An abundance of favourite moments come to mind from my two-night stay at Tom’s Creek: sipping champagne and gourmet picnicking at the top of a hill on a giant swing under a tree, with a bird’s eye view of the entire property (the ‘Mountain Top picnic’ is a must-do activity add on during your stay), lying on a deckchair at night wrapped in a blanket gazing up at starry constellations and eating hot melted marshmallows, to revelling in the joys of travellers before me, scrawled on notes in a jar of wishes left by the telescope (you’re encouraged to write your own to add to the jar).

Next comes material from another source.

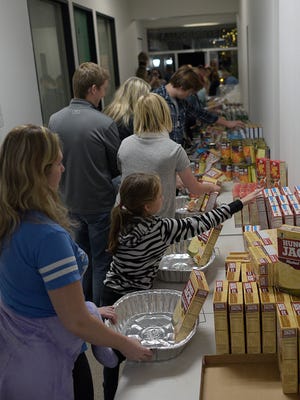 Arianna Bianchi, 9, and her stepmother Andrea Garcia prepare Thanksgiving baskets.   JUNFU HAN | STAFF PHOTOGRAPHER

But I’ll leave you with a gratitude journal entry I made while staying there. I will preface this by saying that I don’t actually keep a gratitude journal, but Tom’s Creek Nature Domes is just the kind of place that makes you want to start one. And so, waking up on my second morning at Tom’s —lacking any 4G bars to facilitate my bad habit of a morning Instagram scroll—I finally opened up a notebook and made my first journal entry:

‘I am grateful to wake up after a deep sleep and breathe in the biggest breaths of this clean air, purified by nature and scented with eucalyptus and rain. I am grateful for this steaming hot coffee brewed on a fire. I feel accomplished at having made myself. I am grateful for the skittish sheep that made me laugh as I enjoyed a long nature walk at dawn and the animated billy goats and friendly llamas overlooking my shoulder as I write this: agreeable company for any solo traveller. I’m grateful for total peace, absolute stillness.” 

Off-grid holiday status: unlocked.

Where: Tom’s Creek Nature Domes, Port Macquarie, 2001 Toms Creek Rd
Price: $450 per night, book at the Natura Domes website.